Julie Andrews era uma atriz da Broadway, admirada principalmente por sua bela voz. Fazia sucesso com inúmeros musicais, entre eles My Fair Lady. Resolveram produzir o filme, mas, para os padrões de Hollywood, a atriz não era estrela o suficiente para o papel que foi muito bem interpretado por Audrey Hepburn. Só que a eterna Bonequinha de Luxo precisou de uma dubladora, principalmente para as músicas mais difíceis que exigiam um agudo de soprano. Muita confusão e críticas surgiram.
Conta-se a história de que Julie Andrews só conseguiu o papel no filme da Disney por causa dessa questão. E mais do que isso, que o Oscar que ela levou por Mary Poppins seria uma espécie de compensação por não ter sido escolhida para My Fair Lady. Esse boato era tão forte que nas tradicionais entrevistas pós Oscar uma repórter perguntou isso a Andrews que em um misto de vergonha, surpresa e sinceridade respondeu: "Eu espero que não".
Um ano depois veio A Noviça Rebelde e a crítica começou a bombardear que a atriz só fazia o mesmo papel e que só tinha o talento de cantar, não interpretar. Aí começa o meu questionamento. Tudo bem que Mary Poppins e Maria são duas personagens aparentemente parecidas. Ambas são governantas que vão trabalhar para um viúvo com filhos difíceis e tem que "colocar ordem na casa". Mas, na essência, são duas personagens completamente diferentes e com interpretações igualmente díspares.

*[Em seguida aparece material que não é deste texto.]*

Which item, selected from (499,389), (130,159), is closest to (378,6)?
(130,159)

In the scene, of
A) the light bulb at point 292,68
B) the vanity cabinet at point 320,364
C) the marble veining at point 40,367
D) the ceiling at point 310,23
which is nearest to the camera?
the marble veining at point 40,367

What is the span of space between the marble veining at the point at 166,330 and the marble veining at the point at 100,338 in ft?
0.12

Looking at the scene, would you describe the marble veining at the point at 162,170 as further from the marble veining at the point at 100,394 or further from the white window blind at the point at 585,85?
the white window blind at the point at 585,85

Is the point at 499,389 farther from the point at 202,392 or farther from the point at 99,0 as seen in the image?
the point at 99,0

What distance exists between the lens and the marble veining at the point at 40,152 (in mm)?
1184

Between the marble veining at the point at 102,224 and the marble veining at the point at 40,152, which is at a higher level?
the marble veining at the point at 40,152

Mary Poppins é uma bruxa, um ser mágico que desce do céu com seu guarda-chuvas. É uma mulher refinada, com modos comedidos, uma verdadeira lady. Distante emocionalmente, tem em sua frente apenas uma missão a ser cumprida. A interpretação de Andrews é condizente com isso. A postura corporal, o tom de voz, as expressões, tudo nos faz crer naquela personalidade exótica.
Já Maria é uma moleca transvestida de noviça. Uma criança grande, ingênua, simples, alegre, estabanada e facilmente emotiva. Seu espírito é livre e acredita nos atos simples. A interpretação de Andrews aqui também é condizente, não temos resquícios de Mary Poppins. Suas roupas são desarrumadas, suas postura corporal é solta, sem poses ou treinamentos. Seu jeito de se portar assusta. Ela só anda correndo. Ou seja, é outra mulher completamente diferente.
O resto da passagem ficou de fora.